• **OBJECTIF DE L'EXERCICE**:
Répondez aux questions suivantes à l'aide de l'extrait ci-dessous.
(a) Dans quel lieu le récital du 8 juillet s'est-il tenu ?
(b) Quelle rose a été baptisée à la fin de la soirée ?
(c) Quels grands interprètes de Chopin l'extrait cite-t-il ?

• **EXTRAIT**:
Jean-Marc Luisada, Festival Chopin de Paris, 8 juillet 2025

Jean-Marc Luisada au Festival Chopin 2025 à Paris. © Julie Cholley

Le 8 juillet, à l’Orangerie du parc de Bagatelle, Luisada a livré un récital magistral, sous le signe de la mémoire et de la transmission. À mesure que le soir tombait, la lumière s’amenuisait, les chandelles prenaient le relais, et l’écoute s’aiguisait. Un geste hautement symbolique clôtura, par la suite, la soirée musicale : le baptême d’une rose, conçue pour célébrer les quarante ans du Festival Chopin à Paris. Luisada en était le fier parrain. On aurait pu y voir un rituel de circonstance. Mais il y avait là, dans la solennité douce de l’instant, quelque chose d’autre : l’éphémère s’y heurtait à l’éternité, comme la musique elle-même, vouée à s’évanouir dans l’instant, toutefois capable, parfois, de survivre dans la mémoire. On pensa alors à Umberto Eco et à son Nom de la rose pour ce qu’il dit du langage, des signes et de ce qui reste quand tout s’efface. Vingt heures quarante-cinq. La musique n’allait pas tarder à s’y inscrire, elle aussi, comme des pétales brûlants d’éternité.

Jean-Marc Luisada célèbre les quarante ans du Festival Chopin à Paris en baptisant une rose en son honneur. © Julie Cholley

Le souffle intérieur du rythme

Jean-Marc Luisada s’avance sur scène avec ce tact délicat qu’on lui connaît. Il n’impose rien, mais tout en lui s’imprime. Car il est de ces rares musiciens dont le toucher, inscrit dans la grande tradition chopinienne, ne se résume pas à une technique ni à une sonorité, mais à une forme de présence qui bouleverse l’écoute elle-même. Sa lecture des Mazurkas op. 6 (no 1 à 4), 7 et 17 s’appuie sur une compréhension visiblement profonde de la danse polonaise, en restituant l’éloquence romantique qui fait la force des grands interprètes, tels qu’Alfred Cortot, Arthur Rubinstein mais aussi Dominique Merlet, parmi lesquels il affirme naturellement sa place. Ce qui distingue Luisada, c’est d’abord une pensée du piano comme langage vivant. Son toucher sculpte le phrasé, à la manière d’une plume qui, sans rompre la ligne, en souligne les plus infimes inflexions, faisant ressurgir dans les Mazurkas l’élément fondamental du style chopinien : cette tension permanente entre l’instinct rythmique et le cantabile intérieur.

• **DONNÉES FOURNIES**:
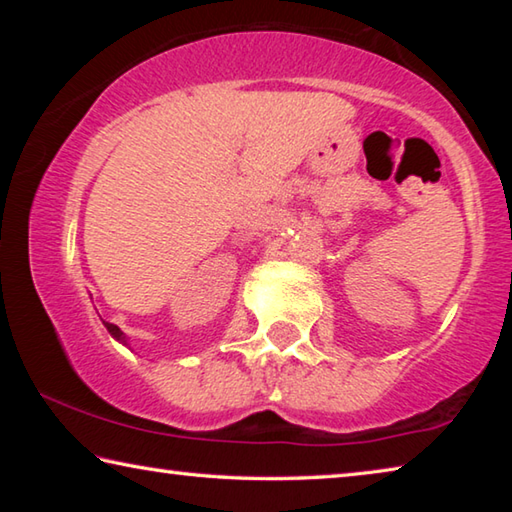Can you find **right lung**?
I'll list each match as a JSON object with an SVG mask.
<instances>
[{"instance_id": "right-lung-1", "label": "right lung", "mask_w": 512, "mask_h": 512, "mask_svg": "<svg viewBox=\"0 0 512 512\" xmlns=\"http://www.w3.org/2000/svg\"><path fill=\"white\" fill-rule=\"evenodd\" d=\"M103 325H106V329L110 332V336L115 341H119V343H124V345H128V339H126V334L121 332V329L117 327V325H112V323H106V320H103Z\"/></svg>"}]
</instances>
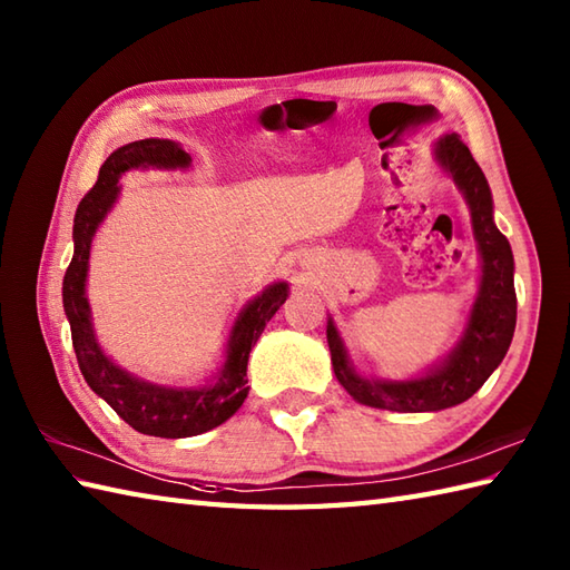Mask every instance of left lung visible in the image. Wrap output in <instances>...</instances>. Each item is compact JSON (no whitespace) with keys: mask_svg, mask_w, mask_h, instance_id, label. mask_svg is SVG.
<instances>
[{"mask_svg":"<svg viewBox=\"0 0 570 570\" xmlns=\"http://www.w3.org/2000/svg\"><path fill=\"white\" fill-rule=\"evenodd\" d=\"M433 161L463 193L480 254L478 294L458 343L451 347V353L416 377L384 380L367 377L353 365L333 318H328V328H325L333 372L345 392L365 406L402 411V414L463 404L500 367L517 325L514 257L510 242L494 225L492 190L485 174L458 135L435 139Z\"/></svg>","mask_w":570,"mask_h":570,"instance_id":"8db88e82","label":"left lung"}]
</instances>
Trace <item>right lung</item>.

• **CORRIGÉ DÉTAILLÉ**:
(a) Le récital s'est tenu à l'Orangerie du parc de Bagatelle.
(b) Il s'agit d'une rose conçue pour célébrer les quarante ans du Festival Chopin à Paris, dont Luisada était le parrain.
(c) L'extrait cite Alfred Cortot, Arthur Rubinstein et Dominique Merlet.